- **GIVEN INSTRUCTION**
Copy the items below word for word, starting at the line that contains "From this photograph's" and ending at the last line of the items.

Spatial reasoning dataset excerpts:
◆ ◆ ◆ ◆ ◆
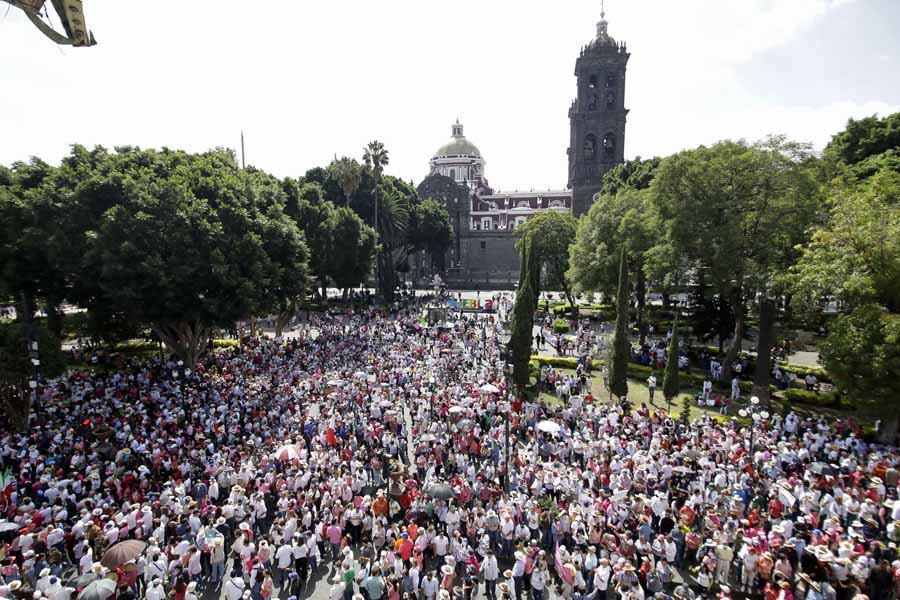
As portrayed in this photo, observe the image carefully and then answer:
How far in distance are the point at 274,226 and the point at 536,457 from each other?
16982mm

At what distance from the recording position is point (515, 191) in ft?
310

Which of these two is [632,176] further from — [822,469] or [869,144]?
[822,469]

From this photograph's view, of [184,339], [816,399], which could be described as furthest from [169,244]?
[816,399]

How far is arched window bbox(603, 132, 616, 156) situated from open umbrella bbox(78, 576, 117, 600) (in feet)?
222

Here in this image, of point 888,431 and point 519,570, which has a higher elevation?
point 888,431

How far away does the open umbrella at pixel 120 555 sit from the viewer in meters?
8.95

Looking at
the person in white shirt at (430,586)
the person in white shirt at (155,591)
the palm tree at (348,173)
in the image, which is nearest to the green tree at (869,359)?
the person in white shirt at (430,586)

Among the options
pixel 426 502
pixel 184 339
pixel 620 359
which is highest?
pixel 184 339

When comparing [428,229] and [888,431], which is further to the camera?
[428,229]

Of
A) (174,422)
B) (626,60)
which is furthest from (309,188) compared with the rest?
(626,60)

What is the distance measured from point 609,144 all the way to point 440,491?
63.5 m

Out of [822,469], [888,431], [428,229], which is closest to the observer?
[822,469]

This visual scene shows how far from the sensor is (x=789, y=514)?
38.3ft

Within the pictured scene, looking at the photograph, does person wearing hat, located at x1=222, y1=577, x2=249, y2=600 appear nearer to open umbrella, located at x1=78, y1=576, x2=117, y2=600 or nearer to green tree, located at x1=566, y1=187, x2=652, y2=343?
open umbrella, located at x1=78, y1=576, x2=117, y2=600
◆ ◆ ◆ ◆ ◆
- **REPLY**
From this photograph's view, of [184,339], [816,399], which could be described as furthest from [169,244]?
[816,399]

How far is arched window bbox(603, 132, 616, 156) situated from open umbrella bbox(78, 576, 117, 600) (in feet)?
222

Here in this image, of point 888,431 and point 519,570, which has a higher elevation?
point 888,431

How far away does the open umbrella at pixel 120 555 sit from the viewer in meters?
8.95

Looking at
the person in white shirt at (430,586)
the person in white shirt at (155,591)
the palm tree at (348,173)
in the image, which is nearest to the green tree at (869,359)?
the person in white shirt at (430,586)

Among the options
pixel 426 502
pixel 184 339
pixel 620 359
which is highest?
pixel 184 339

When comparing [428,229] and [888,431], which is further to the camera?
[428,229]

Of
A) (174,422)
B) (626,60)
which is furthest from (309,188) compared with the rest?
(626,60)

What is the distance measured from point 609,144 all the way to point 440,491?
63.5 m

Out of [822,469], [888,431], [428,229], which is closest to the observer?
[822,469]

This visual scene shows how far from the sensor is (x=789, y=514)?
38.3ft

Within the pictured scene, looking at the photograph, does person wearing hat, located at x1=222, y1=577, x2=249, y2=600 appear nearer to open umbrella, located at x1=78, y1=576, x2=117, y2=600 or nearer to green tree, located at x1=566, y1=187, x2=652, y2=343?
open umbrella, located at x1=78, y1=576, x2=117, y2=600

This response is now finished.